= Jens Kuhle =

German neurologist and multiple sclerosis researcher

Jens Kuhle is a Swiss/German neurologist, clinical researcher, and professor specialising in multiple sclerosis (MS) and neuroimmunology. He is Head of the Multiple Sclerosis Centre and Vice Head of the Department of Neurology at the University Hospital Basel (USB) and a research group leader in Clinical Neuroimmunology at the University of Basel.

== Education ==
Kuhle studied medicine at the Eberhard-Karls University in Tübingen, where he obtained his medical degree (MD). He completed specialist training in neurology and neuroimmunology at the University Hospital Basel. He subsequently undertook doctoral research (PhD) in neuroimmunology at Queen Mary University of London.

== Career ==
After completing his PhD, Kuhle returned to Basel, where he became a research group leader in clinical neuroimmunology within the Departments of Clinical Research and Biomedicine. He later served as Deputy Head of the Outpatient Clinic and the Multiple Sclerosis Centre at the University Hospital Basel. He was subsequently appointed Head of the Multiple Sclerosis Centre and, in 2021, assumed leadership of the Neuroimmunology Unit. His clinical role includes senior consultant responsibilities at the Department of Neurology of the University Hospital Basel.

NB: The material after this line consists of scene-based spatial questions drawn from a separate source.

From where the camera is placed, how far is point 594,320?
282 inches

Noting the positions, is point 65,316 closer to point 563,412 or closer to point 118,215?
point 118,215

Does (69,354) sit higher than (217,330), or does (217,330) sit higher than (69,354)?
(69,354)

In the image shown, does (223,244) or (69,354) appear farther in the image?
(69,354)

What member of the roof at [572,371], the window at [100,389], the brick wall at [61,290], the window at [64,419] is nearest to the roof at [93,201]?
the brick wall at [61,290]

He was appointed Clinical Professor of Neuroimmunology at the University of Basel as part of a newly established professorship, jointly held with Tobias Derfuss.

Kuhle initiated and leads the Swiss Multiple Sclerosis Cohort (SMSC), a nationwide, prospective, multicentre research network designed to collect longitudinal clinical, imaging, and biospecimen data from people with MS. The cohort supports research on disease mechanisms, biomarkers, and treatment outcomes.

== Research ==
Kuhle’s research focuses on the identification and validation of biomarkers for disease activity, progression, and treatment response in multiple sclerosis. His group contributed to the clinical establishment of serum neurofilament light chain (NfL) as a biomarker of neuroaxonal injury in MS measurable in blood. In addition, his group investigated glial fibrillary acidic protein (GFAP) as a marker of astrocytic pathology associated with disease progression. More recently, his research has expanded to the systematic investigation of biomarker panels in highly characterised clinical cohorts, integrating longitudinal clinical data, imaging, and biospecimens to improve biological stratification and risk assessment in multiple sclerosis.

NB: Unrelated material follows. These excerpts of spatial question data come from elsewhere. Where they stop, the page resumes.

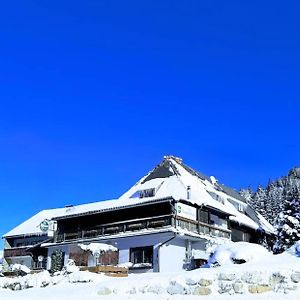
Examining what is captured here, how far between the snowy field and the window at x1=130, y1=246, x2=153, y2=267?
1515 cm

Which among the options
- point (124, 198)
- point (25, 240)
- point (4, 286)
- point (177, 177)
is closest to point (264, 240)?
point (177, 177)

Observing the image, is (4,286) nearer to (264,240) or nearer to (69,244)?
(69,244)

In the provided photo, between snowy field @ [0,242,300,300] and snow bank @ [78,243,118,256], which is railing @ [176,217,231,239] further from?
snowy field @ [0,242,300,300]

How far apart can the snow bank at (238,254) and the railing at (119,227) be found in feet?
46.1

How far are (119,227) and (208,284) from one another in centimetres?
2247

== Selected publications ==
- Serum neurofilament light chain for individual prognostication of disease activity in people with multiple sclerosis: a retrospective modelling and validation study (The Lancet Neurology).
- Serum glial fibrillary acidic protein compared with neurofilament light chain as a biomarker for disease progression in multiple sclerosis (JAMA Neurology).
- Intrathecal immunoglobulin M synthesis is an independent biomarker for higher disease activity and severity in multiple sclerosis (Annals of Neurology).
- Swiss Multiple Sclerosis Cohort (SMSC): prospective cohort study of clinical and imaging biomarkers (clinical cohort publications).